Additional evidence indicates that the ability of various agents to increase lung fluid absorption in fetal lambs is gestational-age dependent. The mechanism for poor response of immature lungs to agents that stimulate Na ⁺ transport is not known. Deficiencies could exist in one or more of several steps, including β-receptor, GTP-binding proteins, adenyl cyclase, protein kinase A, or the Na ⁺ channel and its regulatory proteins. Studies have shown that the expression of α-subunit of ENaC is developmentally regulated in rats and in humans. Helve et al. studied ENaC RNA levels in full-term and preterm infants with and without RDS. Lower α- and β-ENaC levels were noted in preterm infants, correlated with decreasing gestational age.
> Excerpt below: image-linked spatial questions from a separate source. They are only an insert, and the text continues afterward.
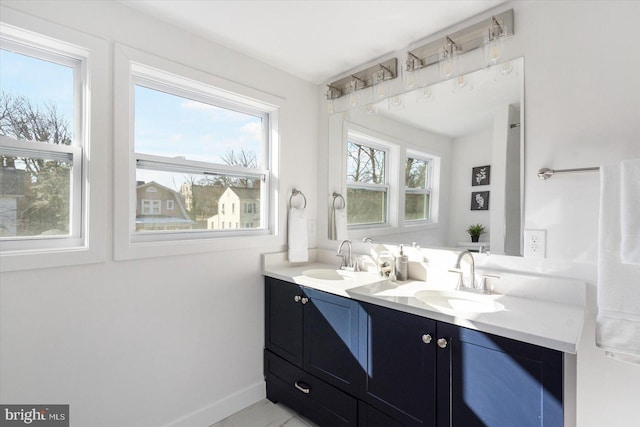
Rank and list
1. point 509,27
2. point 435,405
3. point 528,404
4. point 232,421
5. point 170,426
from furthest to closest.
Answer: point 232,421 < point 170,426 < point 509,27 < point 435,405 < point 528,404

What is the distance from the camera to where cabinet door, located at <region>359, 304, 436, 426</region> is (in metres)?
1.38

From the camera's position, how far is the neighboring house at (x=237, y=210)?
2.16m

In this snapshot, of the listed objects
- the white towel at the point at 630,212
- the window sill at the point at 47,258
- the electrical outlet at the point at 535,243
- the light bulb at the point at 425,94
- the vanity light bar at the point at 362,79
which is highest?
the vanity light bar at the point at 362,79

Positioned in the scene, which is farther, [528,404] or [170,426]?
[170,426]

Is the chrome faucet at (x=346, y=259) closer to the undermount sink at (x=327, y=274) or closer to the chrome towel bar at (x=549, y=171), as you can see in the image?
the undermount sink at (x=327, y=274)

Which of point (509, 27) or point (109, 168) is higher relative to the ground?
point (509, 27)

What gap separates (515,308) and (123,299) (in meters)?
1.90

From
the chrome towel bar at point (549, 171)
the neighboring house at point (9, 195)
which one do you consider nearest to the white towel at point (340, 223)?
the chrome towel bar at point (549, 171)

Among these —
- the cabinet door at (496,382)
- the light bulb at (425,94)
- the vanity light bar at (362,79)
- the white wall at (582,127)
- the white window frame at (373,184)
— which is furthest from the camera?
the white window frame at (373,184)

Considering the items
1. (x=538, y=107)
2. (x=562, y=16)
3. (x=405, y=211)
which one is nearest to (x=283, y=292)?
(x=405, y=211)

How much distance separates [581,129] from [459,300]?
0.97 meters

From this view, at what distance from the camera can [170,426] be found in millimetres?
1807

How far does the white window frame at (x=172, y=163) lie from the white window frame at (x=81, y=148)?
0.22ft

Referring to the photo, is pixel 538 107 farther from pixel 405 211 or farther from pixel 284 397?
pixel 284 397
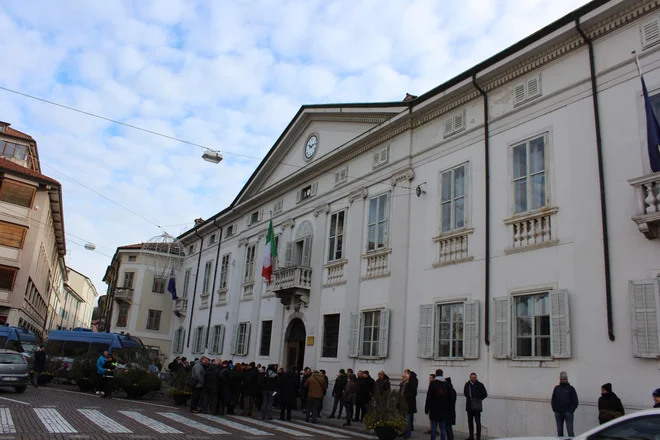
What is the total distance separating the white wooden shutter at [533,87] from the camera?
14.4m

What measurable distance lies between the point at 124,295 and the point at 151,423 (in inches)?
1290

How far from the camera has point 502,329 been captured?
13.6 m

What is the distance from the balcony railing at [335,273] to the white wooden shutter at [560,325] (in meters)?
8.86

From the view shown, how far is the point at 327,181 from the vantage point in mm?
22922

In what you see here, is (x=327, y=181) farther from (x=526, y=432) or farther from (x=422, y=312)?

This continues in late preterm (LPT) infants and up to early term, with infants less than 39 and 0/7 weeks having lower α-ENaC mRNA levels just after birth. Together, these studies provide important evidence for the role of Na channel activity in the pathogenesis of RDS and TTN.
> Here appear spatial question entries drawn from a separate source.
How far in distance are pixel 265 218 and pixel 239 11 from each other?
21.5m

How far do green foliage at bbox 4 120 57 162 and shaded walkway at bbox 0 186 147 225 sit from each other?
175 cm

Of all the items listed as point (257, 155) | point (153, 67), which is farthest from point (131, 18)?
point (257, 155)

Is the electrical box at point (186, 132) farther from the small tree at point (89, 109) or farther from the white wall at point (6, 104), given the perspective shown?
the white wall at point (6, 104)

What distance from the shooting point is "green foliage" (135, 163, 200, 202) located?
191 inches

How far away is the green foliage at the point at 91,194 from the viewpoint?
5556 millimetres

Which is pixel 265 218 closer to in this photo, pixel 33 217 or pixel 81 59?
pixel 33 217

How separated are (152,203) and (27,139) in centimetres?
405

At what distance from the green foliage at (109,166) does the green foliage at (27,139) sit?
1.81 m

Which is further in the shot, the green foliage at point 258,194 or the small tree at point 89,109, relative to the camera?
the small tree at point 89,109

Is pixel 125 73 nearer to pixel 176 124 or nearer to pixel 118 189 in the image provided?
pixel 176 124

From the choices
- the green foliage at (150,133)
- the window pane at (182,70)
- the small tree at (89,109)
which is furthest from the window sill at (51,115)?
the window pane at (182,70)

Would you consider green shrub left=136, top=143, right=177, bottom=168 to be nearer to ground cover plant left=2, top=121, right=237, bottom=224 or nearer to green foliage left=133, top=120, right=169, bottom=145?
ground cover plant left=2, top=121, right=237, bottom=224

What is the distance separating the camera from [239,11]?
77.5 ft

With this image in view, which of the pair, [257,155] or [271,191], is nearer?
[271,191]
Pseudohypoaldosteronism type I (a renal salt-wasting disease) has been reported to be associated with mutations involving the α-subunit of ENaC. Indeed, patients with the autosomal recessive form of the disease have been reported with severe RDS at birth and childhood pulmonary disease of varying degrees, with documented gene abnormalities in alpha ENaC. However not all patients have neonatal lung disease, which is unexpected given that the α-subunit is so critical for ENaC function.
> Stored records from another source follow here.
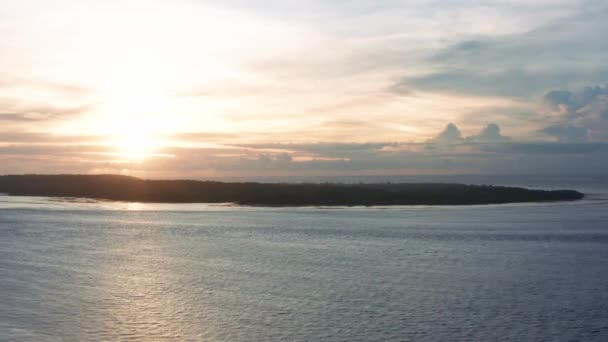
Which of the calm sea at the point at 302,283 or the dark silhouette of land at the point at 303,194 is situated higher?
the dark silhouette of land at the point at 303,194

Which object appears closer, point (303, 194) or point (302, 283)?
point (302, 283)

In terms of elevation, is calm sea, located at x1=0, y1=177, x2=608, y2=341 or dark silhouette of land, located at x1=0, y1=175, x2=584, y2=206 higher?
dark silhouette of land, located at x1=0, y1=175, x2=584, y2=206

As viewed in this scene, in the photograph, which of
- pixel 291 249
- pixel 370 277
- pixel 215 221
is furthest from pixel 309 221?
pixel 370 277

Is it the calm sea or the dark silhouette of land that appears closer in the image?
the calm sea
A complex and yet incompletely defined relationship exists between Na ⁺ and Cl ⁻ channels. Cystic fibrosis (CF) is a genetic disease caused by mutations of the CF transmembrane conductance regulator (CFTR), which has been identified as a cyclic AMP (cAMP)-dependent Cl channel. In the lungs of CF patients, amiloride-sensitive Na ⁺ absorption is increased, and aerosolized amiloride has been used to reverse this imbalance. However, despite the absence of functional CFTR activity in fetuses who will go on to develop CF, fetal lung fluid production during gestation is unaffected, and the lungs are normally developed at birth. These findings contrast with recent studies on infants with congenital diaphragmatic hernia (CDH), who do not have a specific deficiency in ENaC or other channels. However, these infants do have respiratory distress at birth and may have this compounded by decreased alveolar fluid clearance. Animal models of term equivalent CDH rats show net lung fluid secretion rather than the absorption seen in control subjects. Animal and human studies have also shown decreased levels of various ENaC subunits (α- and β-subunits in rats; β- and γ-subunits in humans) in term infants with CDH, the cause of which is unknown. Therefore, examining the molecular mechanisms and the cellular regulation of Na ⁺ reabsorption is important in understanding both normal lung development and physiology, but also abnormalities in lung Na and water balance in both fetal and adult lungs.